The placement of wind power so centrally in the resolution of the climate dilemma provides a good opportunity for reflection on how the relationship between wind power and climate change has developed over the years, and provides a helpful method for measuring the maturation of our industry.
Wind power made its meaningful debut as a source of electrical power in the eighties, inspired largely by the oil crises of the seventies. For a millennium before, it was used to generate mechanical energy that ground grain, pump water and saw wood. In the late 19th century wind power was used to generate electricity. As a source of electrical energy, the driver in the eighties seems to have been predominantly one of energy independence and energy sufficiency. Thus, cost was not the primary concern.
By the late nineties, climate change was a very big international issue and there was a “pull” factor being exerted: how can we get renewable energy to be cheap enough, large enough and sufficiently predictable that we can move away from fossil fuels? Wind was part of this, arguably the largest part. At this time, climate imperatives and wind power were joined at the hip; the one created the business case for the other.
Two more decades have passed, global installed wind power has grown by about 25% per annum in that period, and COP21 in Paris has just come out again and made a business case for wind power. The question however: how reliant is wind power still on that trusted friend for its growth?
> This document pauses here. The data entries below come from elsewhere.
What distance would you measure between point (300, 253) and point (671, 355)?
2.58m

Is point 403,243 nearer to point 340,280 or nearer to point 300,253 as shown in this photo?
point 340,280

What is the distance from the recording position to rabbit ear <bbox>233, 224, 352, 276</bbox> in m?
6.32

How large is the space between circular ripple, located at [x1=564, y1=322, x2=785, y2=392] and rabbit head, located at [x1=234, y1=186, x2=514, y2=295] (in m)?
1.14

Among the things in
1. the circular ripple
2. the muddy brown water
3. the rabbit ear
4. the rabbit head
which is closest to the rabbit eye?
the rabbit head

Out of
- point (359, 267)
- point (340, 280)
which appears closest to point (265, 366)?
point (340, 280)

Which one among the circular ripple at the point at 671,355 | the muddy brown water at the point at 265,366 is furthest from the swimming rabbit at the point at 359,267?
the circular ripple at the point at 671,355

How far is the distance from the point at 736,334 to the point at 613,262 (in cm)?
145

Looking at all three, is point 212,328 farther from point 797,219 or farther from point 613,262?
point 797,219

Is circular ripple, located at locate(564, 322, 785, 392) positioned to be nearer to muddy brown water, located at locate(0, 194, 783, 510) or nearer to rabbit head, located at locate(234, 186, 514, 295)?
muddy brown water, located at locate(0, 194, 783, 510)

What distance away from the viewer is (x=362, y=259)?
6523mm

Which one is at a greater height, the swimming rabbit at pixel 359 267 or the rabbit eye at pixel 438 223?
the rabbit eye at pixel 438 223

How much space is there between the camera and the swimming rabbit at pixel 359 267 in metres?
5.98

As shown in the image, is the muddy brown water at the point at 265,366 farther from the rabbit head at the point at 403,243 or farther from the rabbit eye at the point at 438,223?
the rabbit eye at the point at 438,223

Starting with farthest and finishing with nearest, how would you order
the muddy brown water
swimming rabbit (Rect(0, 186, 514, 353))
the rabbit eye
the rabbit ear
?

The answer is much less, to not at all. In South Africa, wind power is now about 40% cheaper than new coal power produced by the national utility. The growth in procured capacity from 10 MW to 3,3 GW in just four years did not need the climate imperative for its success. Sure, it helped, and certainly the imminent COP17 in Durban paved the way at the time. But the rapid uptake and the expansion of Government’s renewables ambitions was due to the simple fact that wind has become a no-brainer. It takes about 4 times less time to erect that new coal and maybe 6 times less time than nuclear. It’s far cheaper and infinitely safer than both. It’s modular and can better use existing grid capacity. It’s all built with private money and does not ask Government lay out billions for a new build programme.
Similar developments have occurred in other countries, where wind power is now winning technology-agnostic auctions for new installed capacity. The wind industry has matured and reached a stage where its business case speaks for itself.
The heralds a new phase in the synergetic relationship between wind power and climate protection. Both partners are adults now, both are able to support the other. Wind power has come of age.